> **SHORT EXERCISE**
Repeat word for word the part of the piece on hypervelocity planets starting with "Saturday, August 9, 2014" and going on through "of ~1000 km/s.".

> **EXTRACT PROVIDED**
Saturday, August 9, 2014

Hypervelocity Planets

At the centre of the Milky Way sits a supermassive black hole (SMBH) with a mass of around 4 million times the mass of the Sun. A close encounter of a binary star system with the SMBH can cause one star to be ejected as a hypervelocity star (HVS) with sufficient velocity to escape the gravitational pull of the Milky Way, while the other star becomes captured into an eccentric orbit around the SMBH. This is the most likely mechanism for the production of HVSs. The existence of HVSs was first theorised in 1988 and the first HVS was discovered in 2005. Several HVSs have been discovered since. Ordinary stars in the galaxy have velocities on the order of ~100 km/s, while HVSs have velocities on the order of ~1000 km/s.

> **AVAILABLE DATA**
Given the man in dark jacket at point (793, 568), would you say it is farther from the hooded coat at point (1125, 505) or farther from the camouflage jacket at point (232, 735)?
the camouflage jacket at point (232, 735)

> **WRITTEN ANSWER**
Saturday, August 9, 2014

Hypervelocity Planets

At the centre of the Milky Way sits a supermassive black hole (SMBH) with a mass of around 4 million times the mass of the Sun. A close encounter of a binary star system with the SMBH can cause one star to be ejected as a hypervelocity star (HVS) with sufficient velocity to escape the gravitational pull of the Milky Way, while the other star becomes captured into an eccentric orbit around the SMBH. This is the most likely mechanism for the production of HVSs. The existence of HVSs was first theorised in 1988 and the first HVS was discovered in 2005. Several HVSs have been discovered since. Ordinary stars in the galaxy have velocities on the order of ~100 km/s, while HVSs have velocities on the order of ~1000 km/s.